# Provided entries start
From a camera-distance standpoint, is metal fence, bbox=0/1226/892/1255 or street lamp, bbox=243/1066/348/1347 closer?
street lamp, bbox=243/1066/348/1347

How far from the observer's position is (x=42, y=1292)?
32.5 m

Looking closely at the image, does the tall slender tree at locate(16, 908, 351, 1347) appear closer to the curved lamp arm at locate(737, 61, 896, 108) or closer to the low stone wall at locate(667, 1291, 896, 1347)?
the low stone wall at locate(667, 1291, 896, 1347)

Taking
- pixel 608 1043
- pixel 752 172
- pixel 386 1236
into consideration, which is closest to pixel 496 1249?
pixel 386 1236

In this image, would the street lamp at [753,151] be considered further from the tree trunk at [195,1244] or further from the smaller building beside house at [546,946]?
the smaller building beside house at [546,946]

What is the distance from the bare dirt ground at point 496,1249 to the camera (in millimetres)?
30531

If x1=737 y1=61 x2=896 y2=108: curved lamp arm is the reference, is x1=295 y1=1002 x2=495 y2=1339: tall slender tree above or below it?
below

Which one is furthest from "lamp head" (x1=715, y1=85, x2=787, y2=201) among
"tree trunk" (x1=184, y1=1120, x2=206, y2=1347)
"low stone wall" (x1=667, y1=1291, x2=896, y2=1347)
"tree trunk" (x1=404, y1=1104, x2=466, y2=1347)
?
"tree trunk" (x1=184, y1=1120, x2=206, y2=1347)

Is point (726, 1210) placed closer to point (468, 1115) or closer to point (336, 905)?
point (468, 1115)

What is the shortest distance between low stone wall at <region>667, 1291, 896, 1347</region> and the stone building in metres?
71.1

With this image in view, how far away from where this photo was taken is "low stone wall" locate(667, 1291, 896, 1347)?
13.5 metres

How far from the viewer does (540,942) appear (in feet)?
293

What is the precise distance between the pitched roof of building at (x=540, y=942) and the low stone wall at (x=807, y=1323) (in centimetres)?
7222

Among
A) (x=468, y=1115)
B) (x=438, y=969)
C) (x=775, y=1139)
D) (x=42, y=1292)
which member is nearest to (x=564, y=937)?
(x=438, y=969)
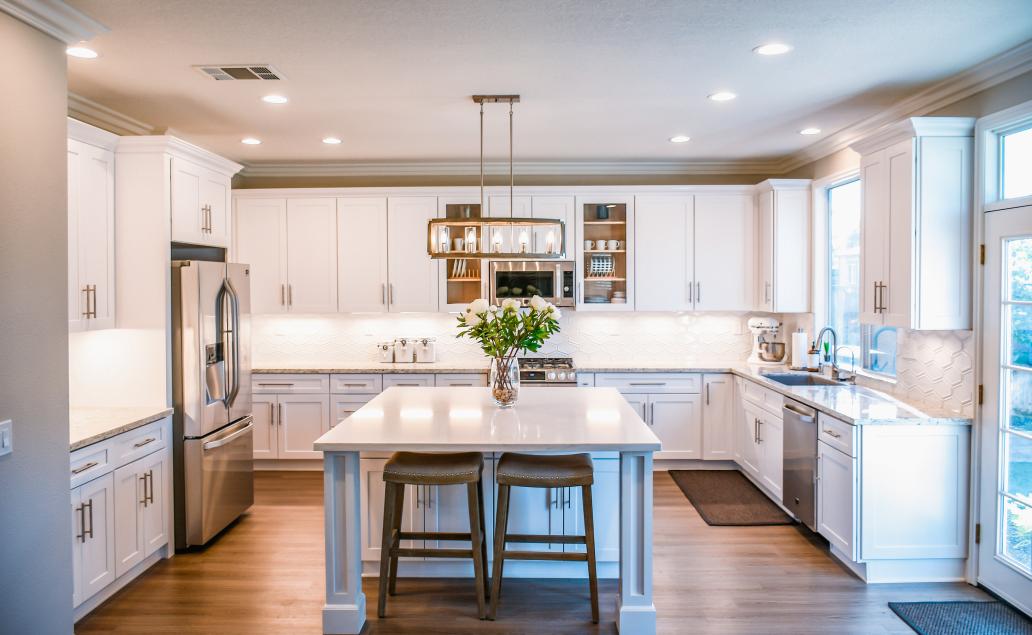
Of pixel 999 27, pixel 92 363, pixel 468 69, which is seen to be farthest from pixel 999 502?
pixel 92 363

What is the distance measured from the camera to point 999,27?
289 cm

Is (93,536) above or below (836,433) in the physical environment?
below

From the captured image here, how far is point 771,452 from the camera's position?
15.6ft

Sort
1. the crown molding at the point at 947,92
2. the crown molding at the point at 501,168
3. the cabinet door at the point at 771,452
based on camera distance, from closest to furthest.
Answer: the crown molding at the point at 947,92 → the cabinet door at the point at 771,452 → the crown molding at the point at 501,168

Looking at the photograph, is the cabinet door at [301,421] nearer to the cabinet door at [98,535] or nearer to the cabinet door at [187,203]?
the cabinet door at [187,203]

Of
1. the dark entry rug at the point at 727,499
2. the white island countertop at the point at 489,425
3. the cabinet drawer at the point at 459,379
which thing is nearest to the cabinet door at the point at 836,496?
the dark entry rug at the point at 727,499

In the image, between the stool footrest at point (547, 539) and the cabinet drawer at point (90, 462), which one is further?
the stool footrest at point (547, 539)

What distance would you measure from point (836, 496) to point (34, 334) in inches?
152

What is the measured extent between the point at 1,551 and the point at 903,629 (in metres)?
3.64

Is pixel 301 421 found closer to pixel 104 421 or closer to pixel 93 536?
pixel 104 421

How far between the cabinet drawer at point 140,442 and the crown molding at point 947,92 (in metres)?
4.35

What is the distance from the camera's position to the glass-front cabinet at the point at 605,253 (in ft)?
19.1

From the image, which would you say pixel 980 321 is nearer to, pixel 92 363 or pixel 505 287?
pixel 505 287

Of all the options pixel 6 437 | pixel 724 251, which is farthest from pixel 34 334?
pixel 724 251
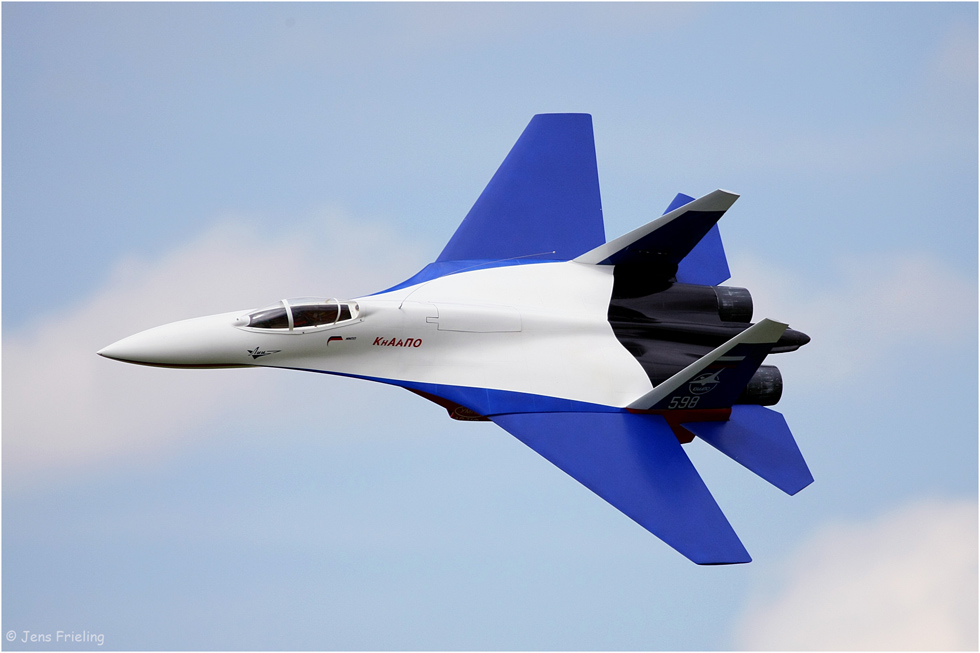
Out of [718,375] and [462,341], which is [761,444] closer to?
[718,375]

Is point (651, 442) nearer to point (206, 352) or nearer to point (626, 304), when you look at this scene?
point (626, 304)

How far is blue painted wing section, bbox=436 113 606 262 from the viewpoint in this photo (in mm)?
20984

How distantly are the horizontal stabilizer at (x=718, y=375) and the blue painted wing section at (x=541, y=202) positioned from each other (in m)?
3.10

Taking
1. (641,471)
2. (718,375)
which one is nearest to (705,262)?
(718,375)

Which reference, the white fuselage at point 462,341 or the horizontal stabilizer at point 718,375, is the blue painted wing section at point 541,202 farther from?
the horizontal stabilizer at point 718,375

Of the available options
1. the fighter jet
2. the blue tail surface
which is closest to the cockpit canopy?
the fighter jet

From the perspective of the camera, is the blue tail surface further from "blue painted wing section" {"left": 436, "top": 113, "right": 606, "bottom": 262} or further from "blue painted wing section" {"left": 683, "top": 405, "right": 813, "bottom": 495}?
"blue painted wing section" {"left": 683, "top": 405, "right": 813, "bottom": 495}

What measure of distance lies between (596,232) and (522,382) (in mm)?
3578

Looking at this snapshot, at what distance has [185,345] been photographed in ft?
59.7

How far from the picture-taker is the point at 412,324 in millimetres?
18953

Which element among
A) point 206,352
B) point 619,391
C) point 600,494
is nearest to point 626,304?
point 619,391

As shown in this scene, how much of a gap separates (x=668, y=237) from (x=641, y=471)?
3.74m

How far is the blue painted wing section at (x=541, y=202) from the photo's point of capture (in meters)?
21.0

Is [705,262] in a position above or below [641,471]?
above
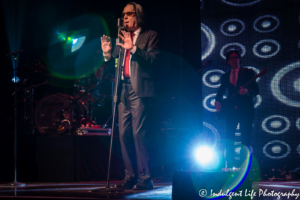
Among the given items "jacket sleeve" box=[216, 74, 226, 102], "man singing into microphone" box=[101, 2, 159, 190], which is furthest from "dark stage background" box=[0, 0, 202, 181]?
"jacket sleeve" box=[216, 74, 226, 102]

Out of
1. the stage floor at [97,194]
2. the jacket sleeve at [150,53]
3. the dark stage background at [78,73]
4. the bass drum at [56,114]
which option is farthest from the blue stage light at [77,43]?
the stage floor at [97,194]

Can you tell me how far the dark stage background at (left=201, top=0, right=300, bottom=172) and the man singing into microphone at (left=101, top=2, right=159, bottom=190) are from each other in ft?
7.04

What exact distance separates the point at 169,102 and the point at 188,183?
3.18 metres

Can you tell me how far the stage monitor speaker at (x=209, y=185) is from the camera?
5.56ft

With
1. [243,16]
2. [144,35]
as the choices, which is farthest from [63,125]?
[243,16]

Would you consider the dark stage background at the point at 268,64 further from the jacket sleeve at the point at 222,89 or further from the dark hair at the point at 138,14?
the dark hair at the point at 138,14

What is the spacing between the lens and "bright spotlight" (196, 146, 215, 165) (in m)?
4.25

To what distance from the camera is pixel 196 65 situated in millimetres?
4438

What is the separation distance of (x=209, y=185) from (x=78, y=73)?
15.5ft

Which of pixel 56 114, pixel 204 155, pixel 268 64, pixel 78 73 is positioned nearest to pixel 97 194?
pixel 204 155

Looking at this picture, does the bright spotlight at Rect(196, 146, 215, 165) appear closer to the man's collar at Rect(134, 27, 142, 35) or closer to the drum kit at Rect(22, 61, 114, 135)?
the drum kit at Rect(22, 61, 114, 135)

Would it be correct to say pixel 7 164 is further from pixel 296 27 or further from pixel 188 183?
pixel 296 27

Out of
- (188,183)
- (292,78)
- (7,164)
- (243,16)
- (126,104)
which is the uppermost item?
(243,16)

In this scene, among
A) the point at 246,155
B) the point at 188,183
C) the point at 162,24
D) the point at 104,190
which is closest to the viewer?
the point at 188,183
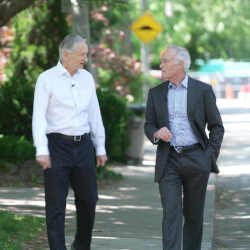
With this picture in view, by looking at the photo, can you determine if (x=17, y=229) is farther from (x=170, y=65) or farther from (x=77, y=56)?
(x=170, y=65)

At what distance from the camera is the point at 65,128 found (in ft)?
22.5

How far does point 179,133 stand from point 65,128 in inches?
34.2

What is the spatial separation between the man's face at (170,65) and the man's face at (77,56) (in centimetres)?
61

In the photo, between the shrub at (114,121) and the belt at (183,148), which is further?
the shrub at (114,121)

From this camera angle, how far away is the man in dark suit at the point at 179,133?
22.8 feet

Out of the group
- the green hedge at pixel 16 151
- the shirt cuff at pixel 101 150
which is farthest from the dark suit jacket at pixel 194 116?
the green hedge at pixel 16 151

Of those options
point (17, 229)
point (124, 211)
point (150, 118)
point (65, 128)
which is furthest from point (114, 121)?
point (65, 128)

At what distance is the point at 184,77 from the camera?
23.0 ft

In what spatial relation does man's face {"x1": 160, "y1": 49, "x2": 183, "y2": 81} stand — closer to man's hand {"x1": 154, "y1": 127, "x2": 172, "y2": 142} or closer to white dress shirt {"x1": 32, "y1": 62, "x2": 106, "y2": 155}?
man's hand {"x1": 154, "y1": 127, "x2": 172, "y2": 142}

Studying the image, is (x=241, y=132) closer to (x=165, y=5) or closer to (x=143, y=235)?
(x=143, y=235)

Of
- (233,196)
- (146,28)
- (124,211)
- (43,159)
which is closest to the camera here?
(43,159)

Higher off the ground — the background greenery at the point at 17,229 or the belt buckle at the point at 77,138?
the belt buckle at the point at 77,138

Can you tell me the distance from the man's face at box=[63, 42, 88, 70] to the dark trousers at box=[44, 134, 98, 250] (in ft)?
1.82

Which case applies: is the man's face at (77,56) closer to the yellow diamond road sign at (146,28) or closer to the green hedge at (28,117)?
the green hedge at (28,117)
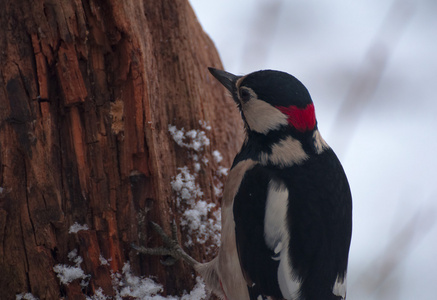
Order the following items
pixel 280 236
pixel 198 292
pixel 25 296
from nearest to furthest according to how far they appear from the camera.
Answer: pixel 25 296
pixel 280 236
pixel 198 292

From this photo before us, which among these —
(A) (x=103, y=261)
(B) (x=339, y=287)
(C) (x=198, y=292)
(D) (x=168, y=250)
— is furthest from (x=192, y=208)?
(B) (x=339, y=287)

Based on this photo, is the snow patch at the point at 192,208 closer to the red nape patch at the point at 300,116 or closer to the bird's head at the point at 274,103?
the bird's head at the point at 274,103

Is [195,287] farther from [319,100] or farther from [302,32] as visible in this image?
[302,32]

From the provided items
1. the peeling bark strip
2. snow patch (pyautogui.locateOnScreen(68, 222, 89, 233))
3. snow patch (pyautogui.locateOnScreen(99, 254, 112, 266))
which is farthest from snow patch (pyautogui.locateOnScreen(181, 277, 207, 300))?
snow patch (pyautogui.locateOnScreen(68, 222, 89, 233))

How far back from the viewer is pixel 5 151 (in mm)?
1988

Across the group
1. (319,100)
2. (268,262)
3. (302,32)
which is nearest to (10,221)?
(268,262)

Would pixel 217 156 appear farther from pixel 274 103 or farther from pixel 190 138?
pixel 274 103

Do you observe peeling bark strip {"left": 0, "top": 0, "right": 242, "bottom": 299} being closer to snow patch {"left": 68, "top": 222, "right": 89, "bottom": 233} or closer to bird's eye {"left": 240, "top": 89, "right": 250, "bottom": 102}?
snow patch {"left": 68, "top": 222, "right": 89, "bottom": 233}

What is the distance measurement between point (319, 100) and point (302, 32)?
712mm

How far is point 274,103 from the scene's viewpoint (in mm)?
2217

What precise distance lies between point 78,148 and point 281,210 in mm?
937

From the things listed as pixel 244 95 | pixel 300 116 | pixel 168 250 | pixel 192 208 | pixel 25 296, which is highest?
pixel 244 95

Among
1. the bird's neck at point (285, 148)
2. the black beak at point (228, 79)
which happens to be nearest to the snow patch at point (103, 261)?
the bird's neck at point (285, 148)

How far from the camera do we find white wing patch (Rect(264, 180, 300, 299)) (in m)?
2.09
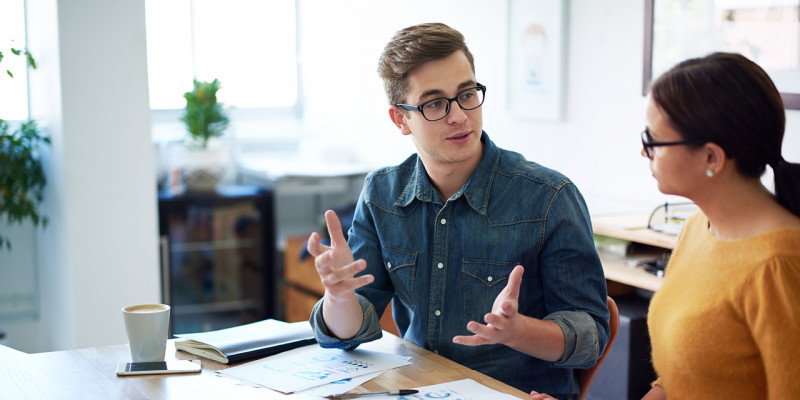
# Provided entries end
→ Task details: Copy out, word for word, the lines starting from the line that contains "What precise distance" up to and including the final line. Leave the pictures out of your answer.

→ Response to the exercise:
What precise distance lies between point 78,148 and point 281,210 in mm?
937

From the things listed as pixel 244 95 | pixel 300 116 | pixel 168 250 | pixel 192 208 | pixel 25 296, which is highest?
pixel 244 95

Among
1. the bird's neck at point (285, 148)
2. the black beak at point (228, 79)
which happens to be nearest to the snow patch at point (103, 261)?
the bird's neck at point (285, 148)

How far from the camera do we find white wing patch (Rect(264, 180, 300, 299)) (in m)?
2.09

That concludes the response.